*** Page excerpt
Sharing data "cache" between forked processes

Anonymous Monk has asked for the wisdom of the Perl Monks concerning the following question:

Hi,

I'm trying to implement/adopt a "cache" for frequently accessed data which is currently loaded from and stored to files on each access/modification.

Situation

The data loaded from files is represented in hashes (one hash per file). The primary purpose of the "cache" would be to hide the reading/writing of files from the rest of the program, so that data retrieval and modifications stay reasonably fast even when there are high disk loads. The program is a forking server, so the "cache" needs to be shared across multiple processes.

Since I don't see a great overlap between traditional perl caches (CHI, Cache and similar) and my needs (essentially an in(-shared)-memory database with reading and writing entries to files on specific conditions), I don't think using those would be wise.

When trying to implement this "cache" I've considered using some sort of shared-memory module which could store a hash of hashes. On the hash of hashes in shared memory front, I've looked into IPC::MMA and IPC::Shareable but neither seems to fit the bill. IPC::MMA can only store scalars in its hash structures, so I can't nest the hashes. IPC::Shareable has the problem of possible conflicts with the 4 char glue (I need to share lots of relatively simple hashes) and might run out of usable shared memory segments.

I also looked at in-memory databases, but I'm not sure about how that would affect memory usage (I imagine anything in retrieved from a table will be copied), and all databases I've looked at would need a ramdisk, since they don't support in-memory connections from multiple processes.

Question

Primarily, I'd like to ask if you can recommend a perl module which supports nesting hashes in shared memory and doesn't suffer from the limitations IPC::Shareable has, however I'm open to suggestions of alternative approaches to solving my main issue (the "cache").

Comment on Sharing data "cache" between forked processes

Replies are listed 'Best First'.
******
*** Records shown
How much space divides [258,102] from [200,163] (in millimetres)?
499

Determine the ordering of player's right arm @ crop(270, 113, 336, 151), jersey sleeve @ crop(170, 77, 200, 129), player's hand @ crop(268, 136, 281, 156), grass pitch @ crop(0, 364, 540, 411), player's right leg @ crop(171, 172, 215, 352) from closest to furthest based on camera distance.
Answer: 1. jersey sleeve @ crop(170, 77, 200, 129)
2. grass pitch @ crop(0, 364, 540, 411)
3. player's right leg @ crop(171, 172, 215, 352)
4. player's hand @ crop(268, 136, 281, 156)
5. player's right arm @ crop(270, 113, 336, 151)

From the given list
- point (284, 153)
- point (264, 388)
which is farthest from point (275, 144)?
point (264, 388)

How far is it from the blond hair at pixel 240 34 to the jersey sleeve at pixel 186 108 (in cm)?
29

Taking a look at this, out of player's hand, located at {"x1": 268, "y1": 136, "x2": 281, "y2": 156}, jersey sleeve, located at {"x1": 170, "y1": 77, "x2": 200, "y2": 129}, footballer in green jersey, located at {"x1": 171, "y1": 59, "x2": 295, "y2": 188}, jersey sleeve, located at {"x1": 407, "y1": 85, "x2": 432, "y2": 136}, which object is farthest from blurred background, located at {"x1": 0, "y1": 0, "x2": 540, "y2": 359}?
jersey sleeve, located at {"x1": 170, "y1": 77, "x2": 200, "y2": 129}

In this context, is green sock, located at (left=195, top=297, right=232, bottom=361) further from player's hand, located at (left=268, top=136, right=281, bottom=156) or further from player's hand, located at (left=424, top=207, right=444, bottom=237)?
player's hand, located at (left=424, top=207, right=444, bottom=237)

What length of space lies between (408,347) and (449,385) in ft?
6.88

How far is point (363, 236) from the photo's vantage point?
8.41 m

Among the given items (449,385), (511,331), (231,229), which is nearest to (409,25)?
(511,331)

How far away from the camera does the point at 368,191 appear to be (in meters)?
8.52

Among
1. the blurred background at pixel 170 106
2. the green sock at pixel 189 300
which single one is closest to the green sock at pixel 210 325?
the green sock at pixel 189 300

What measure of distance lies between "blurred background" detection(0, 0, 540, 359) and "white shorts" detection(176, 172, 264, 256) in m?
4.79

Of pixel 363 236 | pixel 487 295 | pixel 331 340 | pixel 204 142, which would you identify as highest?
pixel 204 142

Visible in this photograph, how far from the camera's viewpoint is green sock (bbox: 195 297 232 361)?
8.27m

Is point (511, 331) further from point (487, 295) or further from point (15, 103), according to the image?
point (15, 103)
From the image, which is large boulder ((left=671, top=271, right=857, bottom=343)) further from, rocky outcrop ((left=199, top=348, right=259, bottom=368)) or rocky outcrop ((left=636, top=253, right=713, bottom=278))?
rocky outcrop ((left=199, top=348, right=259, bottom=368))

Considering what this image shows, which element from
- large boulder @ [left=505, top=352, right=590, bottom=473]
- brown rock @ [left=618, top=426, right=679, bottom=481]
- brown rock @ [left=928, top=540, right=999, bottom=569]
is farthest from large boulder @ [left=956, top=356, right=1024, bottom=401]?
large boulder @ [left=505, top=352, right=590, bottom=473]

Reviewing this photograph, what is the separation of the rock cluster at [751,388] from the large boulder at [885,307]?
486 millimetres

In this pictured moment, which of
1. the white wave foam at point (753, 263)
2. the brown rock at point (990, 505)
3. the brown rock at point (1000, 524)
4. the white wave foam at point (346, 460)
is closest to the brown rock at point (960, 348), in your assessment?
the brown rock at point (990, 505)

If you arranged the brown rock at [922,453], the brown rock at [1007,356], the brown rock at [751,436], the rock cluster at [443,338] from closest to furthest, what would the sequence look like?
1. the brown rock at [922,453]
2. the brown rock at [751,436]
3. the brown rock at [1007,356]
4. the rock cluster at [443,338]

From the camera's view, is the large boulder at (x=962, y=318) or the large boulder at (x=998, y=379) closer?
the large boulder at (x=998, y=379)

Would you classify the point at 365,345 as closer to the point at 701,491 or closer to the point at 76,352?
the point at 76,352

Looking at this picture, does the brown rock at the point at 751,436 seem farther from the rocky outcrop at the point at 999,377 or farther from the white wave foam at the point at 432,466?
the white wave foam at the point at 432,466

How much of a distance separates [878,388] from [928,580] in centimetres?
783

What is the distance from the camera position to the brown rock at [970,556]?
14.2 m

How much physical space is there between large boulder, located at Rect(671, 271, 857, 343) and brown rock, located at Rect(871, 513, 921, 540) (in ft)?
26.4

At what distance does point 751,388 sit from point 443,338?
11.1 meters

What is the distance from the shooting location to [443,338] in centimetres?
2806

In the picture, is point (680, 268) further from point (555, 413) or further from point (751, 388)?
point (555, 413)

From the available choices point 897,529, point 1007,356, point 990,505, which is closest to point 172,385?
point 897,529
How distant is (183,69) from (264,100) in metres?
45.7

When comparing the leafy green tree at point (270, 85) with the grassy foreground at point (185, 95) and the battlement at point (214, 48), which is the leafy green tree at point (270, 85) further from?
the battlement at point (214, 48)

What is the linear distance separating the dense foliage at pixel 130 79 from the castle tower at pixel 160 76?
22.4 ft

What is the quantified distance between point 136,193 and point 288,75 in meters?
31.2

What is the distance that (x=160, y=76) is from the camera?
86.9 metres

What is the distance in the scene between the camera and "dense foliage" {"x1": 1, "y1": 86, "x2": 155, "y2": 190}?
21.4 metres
******
What to work on —
• A. Answer these questions from the forum thread on sharing a data cache between forked processes:
(i) What type of server is the program?
(ii) What limitation of IPC::MMA is given?
(iii) Why would all the databases considered need a ramdisk?
• B. Reproduce word for word the part of the forum thread that opens with the words containing "The data loaded" and closes with "across multiple processes.".

Outputs for the tasks —
• A.
(i) It is a forking server.
(ii) IPC::MMA can store only scalars in its hash structures, so the hashes cannot be nested.
(iii) They do not support in-memory connections from multiple processes.

• B.
The data loaded from files is represented in hashes (one hash per file). The primary purpose of the "cache" would be to hide the reading/writing of files from the rest of the program, so that data retrieval and modifications stay reasonably fast even when there are high disk loads. The program is a forking server, so the "cache" needs to be shared across multiple processes.